(Beginning of Provided records)
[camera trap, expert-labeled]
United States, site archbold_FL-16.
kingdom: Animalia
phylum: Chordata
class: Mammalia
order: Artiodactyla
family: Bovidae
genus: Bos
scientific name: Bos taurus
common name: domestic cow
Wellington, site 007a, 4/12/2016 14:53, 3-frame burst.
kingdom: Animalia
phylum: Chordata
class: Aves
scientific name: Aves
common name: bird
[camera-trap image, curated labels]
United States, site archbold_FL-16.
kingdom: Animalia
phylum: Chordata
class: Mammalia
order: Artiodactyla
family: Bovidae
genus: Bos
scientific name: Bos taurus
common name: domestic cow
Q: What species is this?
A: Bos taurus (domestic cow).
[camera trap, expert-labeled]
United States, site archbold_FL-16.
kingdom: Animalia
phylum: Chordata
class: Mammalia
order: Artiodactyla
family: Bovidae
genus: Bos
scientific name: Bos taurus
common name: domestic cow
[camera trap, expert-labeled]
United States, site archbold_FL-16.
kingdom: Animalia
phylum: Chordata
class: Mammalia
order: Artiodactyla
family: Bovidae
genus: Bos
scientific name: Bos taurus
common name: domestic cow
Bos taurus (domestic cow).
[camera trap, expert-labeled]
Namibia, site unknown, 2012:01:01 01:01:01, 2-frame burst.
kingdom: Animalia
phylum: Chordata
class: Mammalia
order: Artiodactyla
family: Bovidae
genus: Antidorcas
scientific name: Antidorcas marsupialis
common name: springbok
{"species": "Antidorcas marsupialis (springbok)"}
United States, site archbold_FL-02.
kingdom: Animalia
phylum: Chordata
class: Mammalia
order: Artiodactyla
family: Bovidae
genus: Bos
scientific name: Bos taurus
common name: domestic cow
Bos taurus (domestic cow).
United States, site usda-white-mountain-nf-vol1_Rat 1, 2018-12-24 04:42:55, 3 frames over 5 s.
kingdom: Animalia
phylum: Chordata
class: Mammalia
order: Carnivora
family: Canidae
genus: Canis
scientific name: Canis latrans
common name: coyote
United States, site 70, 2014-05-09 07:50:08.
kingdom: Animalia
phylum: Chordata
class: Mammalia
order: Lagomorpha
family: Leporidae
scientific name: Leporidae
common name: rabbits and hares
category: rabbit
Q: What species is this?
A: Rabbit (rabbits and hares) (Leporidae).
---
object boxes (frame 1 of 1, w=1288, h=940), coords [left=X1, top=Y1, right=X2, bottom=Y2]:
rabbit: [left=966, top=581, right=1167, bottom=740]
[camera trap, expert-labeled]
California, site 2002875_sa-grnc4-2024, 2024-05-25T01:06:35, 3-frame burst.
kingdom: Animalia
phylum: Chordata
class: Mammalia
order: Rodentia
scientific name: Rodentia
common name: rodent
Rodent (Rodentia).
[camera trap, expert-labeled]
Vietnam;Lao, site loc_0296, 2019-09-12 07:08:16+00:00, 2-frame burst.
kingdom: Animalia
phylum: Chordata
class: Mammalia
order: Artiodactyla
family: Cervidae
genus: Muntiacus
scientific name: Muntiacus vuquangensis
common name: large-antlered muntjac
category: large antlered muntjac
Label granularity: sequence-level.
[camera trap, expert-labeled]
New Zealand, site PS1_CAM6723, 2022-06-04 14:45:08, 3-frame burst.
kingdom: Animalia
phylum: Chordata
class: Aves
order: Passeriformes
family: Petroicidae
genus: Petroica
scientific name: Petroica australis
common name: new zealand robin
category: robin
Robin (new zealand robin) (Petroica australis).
(End of Provided records)
- _Work task_
Down to the last line, copy the entries above exactly.

- _Solution_
[camera trap, expert-labeled]
United States, site archbold_FL-16.
kingdom: Animalia
phylum: Chordata
class: Mammalia
order: Artiodactyla
family: Bovidae
genus: Bos
scientific name: Bos taurus
common name: domestic cow
Wellington, site 007a, 4/12/2016 14:53, 3-frame burst.
kingdom: Animalia
phylum: Chordata
class: Aves
scientific name: Aves
common name: bird
[camera-trap image, curated labels]
United States, site archbold_FL-16.
kingdom: Animalia
phylum: Chordata
class: Mammalia
order: Artiodactyla
family: Bovidae
genus: Bos
scientific name: Bos taurus
common name: domestic cow
Q: What species is this?
A: Bos taurus (domestic cow).
[camera trap, expert-labeled]
United States, site archbold_FL-16.
kingdom: Animalia
phylum: Chordata
class: Mammalia
order: Artiodactyla
family: Bovidae
genus: Bos
scientific name: Bos taurus
common name: domestic cow
[camera trap, expert-labeled]
United States, site archbold_FL-16.
kingdom: Animalia
phylum: Chordata
class: Mammalia
order: Artiodactyla
family: Bovidae
genus: Bos
scientific name: Bos taurus
common name: domestic cow
Bos taurus (domestic cow).
[camera trap, expert-labeled]
Namibia, site unknown, 2012:01:01 01:01:01, 2-frame burst.
kingdom: Animalia
phylum: Chordata
class: Mammalia
order: Artiodactyla
family: Bovidae
genus: Antidorcas
scientific name: Antidorcas marsupialis
common name: springbok
{"species": "Antidorcas marsupialis (springbok)"}
United States, site archbold_FL-02.
kingdom: Animalia
phylum: Chordata
class: Mammalia
order: Artiodactyla
family: Bovidae
genus: Bos
scientific name: Bos taurus
common name: domestic cow
Bos taurus (domestic cow).
United States, site usda-white-mountain-nf-vol1_Rat 1, 2018-12-24 04:42:55, 3 frames over 5 s.
kingdom: Animalia
phylum: Chordata
class: Mammalia
order: Carnivora
family: Canidae
genus: Canis
scientific name: Canis latrans
common name: coyote
United States, site 70, 2014-05-09 07:50:08.
kingdom: Animalia
phylum: Chordata
class: Mammalia
order: Lagomorpha
family: Leporidae
scientific name: Leporidae
common name: rabbits and hares
category: rabbit
Q: What species is this?
A: Rabbit (rabbits and hares) (Leporidae).
---
object boxes (frame 1 of 1, w=1288, h=940), coords [left=X1, top=Y1, right=X2, bottom=Y2]:
rabbit: [left=966, top=581, right=1167, bottom=740]
[camera trap, expert-labeled]
California, site 2002875_sa-grnc4-2024, 2024-05-25T01:06:35, 3-frame burst.
kingdom: Animalia
phylum: Chordata
class: Mammalia
order: Rodentia
scientific name: Rodentia
common name: rodent
Rodent (Rodentia).
[camera trap, expert-labeled]
Vietnam;Lao, site loc_0296, 2019-09-12 07:08:16+00:00, 2-frame burst.
kingdom: Animalia
phylum: Chordata
class: Mammalia
order: Artiodactyla
family: Cervidae
genus: Muntiacus
scientific name: Muntiacus vuquangensis
common name: large-antlered muntjac
category: large antlered muntjac
Label granularity: sequence-level.
[camera trap, expert-labeled]
New Zealand, site PS1_CAM6723, 2022-06-04 14:45:08, 3-frame burst.
kingdom: Animalia
phylum: Chordata
class: Aves
order: Passeriformes
family: Petroicidae
genus: Petroica
scientific name: Petroica australis
common name: new zealand robin
category: robin
Robin (new zealand robin) (Petroica australis).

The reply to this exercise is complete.